俺はこいつが、俺を信じていないことに苛立っている。俺は美住のことを信じたのに。命を懸けられるくらい信じたのに。こいつは俺のことをそれほど信じていない。
そんな温度差を突き付けられた気分だった。所詮俺は美住にとって、偶々運良く都合の良い能力を持っていただけの男でしかない。そう言われているような気がした。
「────っ……はぁ……」
油断すると、風邪で弱っている彼女を怒鳴りつけそうになるが、そこは堪える。見事に変人の仲間入りを果たした俺にだって、病人を怒鳴りつけてはいけないという常識の持ち合わせぐらいはある。
「……コンビニで何か買って来る。欲しい物はあるか?」
とりあえず、ここは一旦外の空気でも吸って頭を冷やそうと思った。風邪を引いている美住のために、見舞いの品を用意するというちょうどいい大義名分も見つかったことだしな。
「別に……そういうのいいって」
しかし、返ってくるのは素っ気ない返事だけだ。
「じゃあ俺が適当に買って来るぞ。いいんだな?」
「……漫画」
「は?」
「漫画雑誌買ってきて。『月刊てらす』ってやつ』
「……はいはい」
適当に思いついた物を答えたのだろうか、漫画を要求する美住の声はやけにぶっきらぼうで、あんまり欲しそうではなかった。

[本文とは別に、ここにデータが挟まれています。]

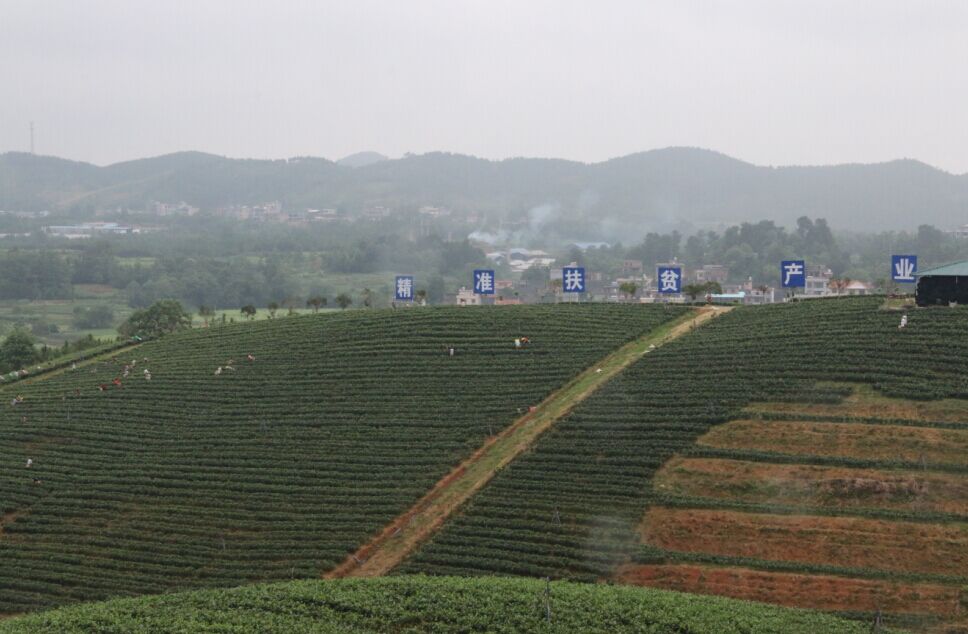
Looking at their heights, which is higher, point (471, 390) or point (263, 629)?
point (471, 390)

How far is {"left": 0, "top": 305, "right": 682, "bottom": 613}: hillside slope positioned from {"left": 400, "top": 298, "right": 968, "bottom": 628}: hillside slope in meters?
3.82

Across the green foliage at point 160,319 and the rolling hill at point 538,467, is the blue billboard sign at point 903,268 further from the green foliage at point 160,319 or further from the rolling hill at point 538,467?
the green foliage at point 160,319

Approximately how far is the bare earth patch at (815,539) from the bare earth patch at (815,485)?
990 millimetres

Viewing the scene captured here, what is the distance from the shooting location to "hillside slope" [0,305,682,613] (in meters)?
36.7

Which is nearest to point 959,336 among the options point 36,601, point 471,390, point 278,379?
point 471,390

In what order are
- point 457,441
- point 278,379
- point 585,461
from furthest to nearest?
point 278,379 < point 457,441 < point 585,461

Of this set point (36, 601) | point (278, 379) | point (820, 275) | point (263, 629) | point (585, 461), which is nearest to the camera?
point (263, 629)

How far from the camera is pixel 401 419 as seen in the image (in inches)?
1770

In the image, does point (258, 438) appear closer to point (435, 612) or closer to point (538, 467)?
point (538, 467)

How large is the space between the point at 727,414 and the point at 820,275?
256 feet

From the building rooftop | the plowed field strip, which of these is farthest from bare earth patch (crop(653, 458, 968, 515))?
the building rooftop

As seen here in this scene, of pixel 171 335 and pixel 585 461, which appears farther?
pixel 171 335

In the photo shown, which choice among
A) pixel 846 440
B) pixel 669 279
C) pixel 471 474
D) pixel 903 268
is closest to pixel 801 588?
pixel 846 440

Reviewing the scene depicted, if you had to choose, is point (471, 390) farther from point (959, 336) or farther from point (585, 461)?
point (959, 336)
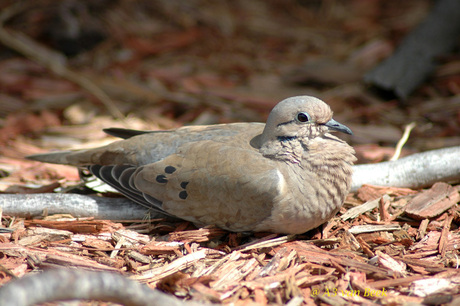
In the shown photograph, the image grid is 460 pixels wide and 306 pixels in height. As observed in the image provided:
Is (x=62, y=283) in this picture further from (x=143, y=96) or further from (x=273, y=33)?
(x=273, y=33)

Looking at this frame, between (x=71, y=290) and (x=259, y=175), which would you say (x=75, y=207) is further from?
(x=71, y=290)

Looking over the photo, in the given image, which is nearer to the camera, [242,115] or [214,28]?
[242,115]

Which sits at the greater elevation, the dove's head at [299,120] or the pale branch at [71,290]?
the dove's head at [299,120]

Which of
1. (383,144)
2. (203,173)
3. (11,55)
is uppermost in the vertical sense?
(11,55)

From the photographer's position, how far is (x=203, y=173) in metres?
3.12

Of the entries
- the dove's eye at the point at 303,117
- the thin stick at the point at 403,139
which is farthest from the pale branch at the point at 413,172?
the dove's eye at the point at 303,117

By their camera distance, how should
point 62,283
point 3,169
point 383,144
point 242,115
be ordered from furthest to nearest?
point 242,115 < point 383,144 < point 3,169 < point 62,283

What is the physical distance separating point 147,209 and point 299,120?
131 centimetres

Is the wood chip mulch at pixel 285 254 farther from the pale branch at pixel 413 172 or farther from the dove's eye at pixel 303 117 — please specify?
the dove's eye at pixel 303 117

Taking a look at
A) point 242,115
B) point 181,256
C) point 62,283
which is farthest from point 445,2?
point 62,283

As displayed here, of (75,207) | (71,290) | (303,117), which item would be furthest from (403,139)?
(71,290)

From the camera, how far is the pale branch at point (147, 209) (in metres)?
3.46

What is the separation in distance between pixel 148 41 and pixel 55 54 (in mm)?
1222

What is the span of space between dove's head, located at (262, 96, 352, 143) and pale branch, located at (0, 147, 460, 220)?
2.18 feet
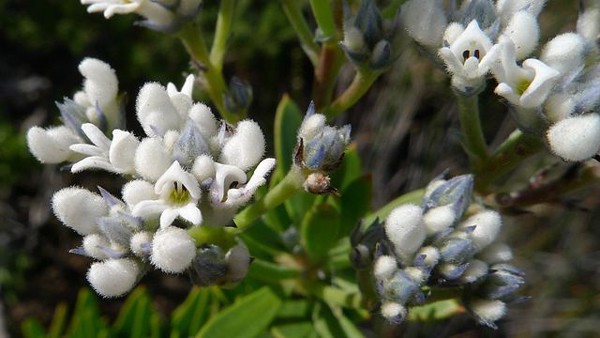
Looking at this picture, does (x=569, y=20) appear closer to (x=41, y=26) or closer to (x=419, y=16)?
(x=419, y=16)

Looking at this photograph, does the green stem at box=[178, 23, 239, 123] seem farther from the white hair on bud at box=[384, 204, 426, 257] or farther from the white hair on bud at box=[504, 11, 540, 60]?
the white hair on bud at box=[504, 11, 540, 60]

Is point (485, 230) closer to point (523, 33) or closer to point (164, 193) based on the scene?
point (523, 33)

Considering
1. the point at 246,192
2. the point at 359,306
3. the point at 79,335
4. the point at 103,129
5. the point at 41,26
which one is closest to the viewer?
the point at 246,192

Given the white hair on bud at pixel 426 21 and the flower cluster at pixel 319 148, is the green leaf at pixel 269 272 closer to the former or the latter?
the flower cluster at pixel 319 148

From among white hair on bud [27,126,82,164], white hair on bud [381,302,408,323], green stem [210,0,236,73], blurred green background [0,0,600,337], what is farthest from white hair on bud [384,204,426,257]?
blurred green background [0,0,600,337]

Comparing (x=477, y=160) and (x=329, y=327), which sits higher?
(x=477, y=160)

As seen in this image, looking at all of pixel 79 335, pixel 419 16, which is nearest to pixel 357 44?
pixel 419 16
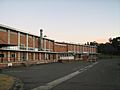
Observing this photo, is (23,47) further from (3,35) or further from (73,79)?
(73,79)

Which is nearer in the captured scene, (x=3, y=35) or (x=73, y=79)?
(x=73, y=79)

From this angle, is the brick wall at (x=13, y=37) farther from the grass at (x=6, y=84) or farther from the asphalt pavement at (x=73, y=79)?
the grass at (x=6, y=84)

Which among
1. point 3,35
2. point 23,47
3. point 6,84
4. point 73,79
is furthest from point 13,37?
point 6,84

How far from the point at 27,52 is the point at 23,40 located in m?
4.37

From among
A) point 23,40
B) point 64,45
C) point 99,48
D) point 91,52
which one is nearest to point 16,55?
point 23,40

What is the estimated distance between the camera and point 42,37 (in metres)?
Answer: 81.6

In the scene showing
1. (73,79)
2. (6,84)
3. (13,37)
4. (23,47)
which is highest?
(13,37)

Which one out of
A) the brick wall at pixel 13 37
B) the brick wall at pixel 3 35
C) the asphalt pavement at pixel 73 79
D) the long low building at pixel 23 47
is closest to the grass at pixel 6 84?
the asphalt pavement at pixel 73 79

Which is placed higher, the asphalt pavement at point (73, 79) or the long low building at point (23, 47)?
the long low building at point (23, 47)

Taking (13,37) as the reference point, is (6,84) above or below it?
below

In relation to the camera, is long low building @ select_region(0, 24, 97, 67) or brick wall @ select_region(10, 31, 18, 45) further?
brick wall @ select_region(10, 31, 18, 45)

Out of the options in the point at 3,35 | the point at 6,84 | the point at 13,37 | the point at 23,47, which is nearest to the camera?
the point at 6,84

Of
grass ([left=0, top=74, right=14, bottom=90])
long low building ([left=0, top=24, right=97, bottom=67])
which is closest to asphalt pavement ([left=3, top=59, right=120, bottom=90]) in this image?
grass ([left=0, top=74, right=14, bottom=90])

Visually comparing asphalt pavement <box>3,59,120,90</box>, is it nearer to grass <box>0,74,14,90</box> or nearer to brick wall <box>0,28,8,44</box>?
grass <box>0,74,14,90</box>
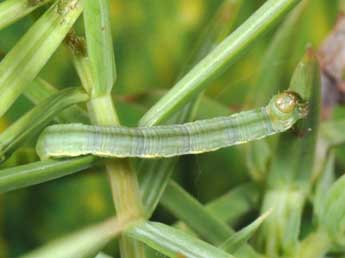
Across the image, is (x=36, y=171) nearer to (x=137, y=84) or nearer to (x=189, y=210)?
(x=189, y=210)

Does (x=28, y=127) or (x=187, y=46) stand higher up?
(x=187, y=46)

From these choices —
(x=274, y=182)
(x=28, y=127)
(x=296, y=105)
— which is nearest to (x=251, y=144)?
(x=274, y=182)

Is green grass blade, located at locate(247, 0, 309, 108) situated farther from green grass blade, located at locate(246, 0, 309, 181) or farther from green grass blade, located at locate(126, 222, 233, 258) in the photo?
green grass blade, located at locate(126, 222, 233, 258)

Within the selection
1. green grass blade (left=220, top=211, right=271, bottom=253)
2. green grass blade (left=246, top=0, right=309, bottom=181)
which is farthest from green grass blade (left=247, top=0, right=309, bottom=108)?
green grass blade (left=220, top=211, right=271, bottom=253)

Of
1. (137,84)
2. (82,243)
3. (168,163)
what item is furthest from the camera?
(137,84)

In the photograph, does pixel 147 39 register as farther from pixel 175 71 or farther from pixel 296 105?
pixel 296 105

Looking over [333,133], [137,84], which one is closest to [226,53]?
[333,133]

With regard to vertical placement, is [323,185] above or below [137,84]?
below
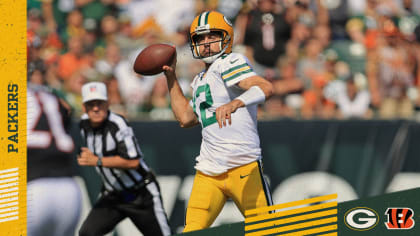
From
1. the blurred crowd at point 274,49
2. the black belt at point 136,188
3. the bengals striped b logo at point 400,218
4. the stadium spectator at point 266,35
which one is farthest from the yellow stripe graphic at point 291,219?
the stadium spectator at point 266,35

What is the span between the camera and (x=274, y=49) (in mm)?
9289

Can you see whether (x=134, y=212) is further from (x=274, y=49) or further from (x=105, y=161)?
(x=274, y=49)

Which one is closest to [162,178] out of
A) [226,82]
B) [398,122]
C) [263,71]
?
[263,71]

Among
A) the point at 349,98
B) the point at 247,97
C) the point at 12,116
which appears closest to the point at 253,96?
the point at 247,97

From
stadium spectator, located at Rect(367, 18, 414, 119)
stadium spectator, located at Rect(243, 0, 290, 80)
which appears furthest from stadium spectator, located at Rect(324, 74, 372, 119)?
stadium spectator, located at Rect(243, 0, 290, 80)

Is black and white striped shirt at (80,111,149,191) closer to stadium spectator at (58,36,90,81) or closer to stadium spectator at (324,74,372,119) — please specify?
stadium spectator at (324,74,372,119)

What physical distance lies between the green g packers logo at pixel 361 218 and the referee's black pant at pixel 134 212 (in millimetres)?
2311

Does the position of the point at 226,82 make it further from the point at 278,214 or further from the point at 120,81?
the point at 120,81

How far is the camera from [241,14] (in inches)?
388

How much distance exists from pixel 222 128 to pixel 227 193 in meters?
0.47

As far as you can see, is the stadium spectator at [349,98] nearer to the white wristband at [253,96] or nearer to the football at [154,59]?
the football at [154,59]

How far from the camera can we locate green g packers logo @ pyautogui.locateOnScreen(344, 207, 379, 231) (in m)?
3.91

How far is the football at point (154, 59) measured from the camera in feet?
15.8

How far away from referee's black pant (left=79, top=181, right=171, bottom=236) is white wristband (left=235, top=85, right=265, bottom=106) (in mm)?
2266
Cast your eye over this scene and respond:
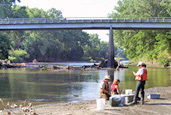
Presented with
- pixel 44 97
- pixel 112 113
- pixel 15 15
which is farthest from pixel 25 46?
pixel 112 113

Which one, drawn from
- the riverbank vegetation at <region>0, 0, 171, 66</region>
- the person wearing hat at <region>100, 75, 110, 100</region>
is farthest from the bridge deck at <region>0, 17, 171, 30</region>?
the person wearing hat at <region>100, 75, 110, 100</region>

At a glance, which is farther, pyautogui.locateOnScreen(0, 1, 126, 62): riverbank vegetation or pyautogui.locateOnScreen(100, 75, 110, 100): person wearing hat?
pyautogui.locateOnScreen(0, 1, 126, 62): riverbank vegetation

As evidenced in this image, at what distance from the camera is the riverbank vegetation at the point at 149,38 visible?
200 feet

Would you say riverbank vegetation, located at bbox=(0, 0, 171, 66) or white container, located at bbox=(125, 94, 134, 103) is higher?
riverbank vegetation, located at bbox=(0, 0, 171, 66)

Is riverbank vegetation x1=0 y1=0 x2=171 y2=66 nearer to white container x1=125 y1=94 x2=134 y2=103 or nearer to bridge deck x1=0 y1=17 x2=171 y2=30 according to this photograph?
bridge deck x1=0 y1=17 x2=171 y2=30

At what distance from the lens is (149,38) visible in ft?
233

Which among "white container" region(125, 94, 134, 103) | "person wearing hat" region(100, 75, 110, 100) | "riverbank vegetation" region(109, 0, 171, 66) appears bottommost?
"white container" region(125, 94, 134, 103)

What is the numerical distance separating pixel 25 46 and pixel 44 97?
78.9 metres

しかし注文を受けたのなら買って来る他あるまい。俺も一度コンビニで何か甘いものでも食べて、考えをリセットしよう。今日は朝から色々ありすぎて、感情の起伏が激しくなってる気がする。冷静にならなくては、酷いことを言ってしまいそうだ。
そういうわけで俺は、頭を冷やすまでの時間稼ぎと、風邪の見舞い品の購入を兼ねて、最寄りのコンビニへと向かうことにした。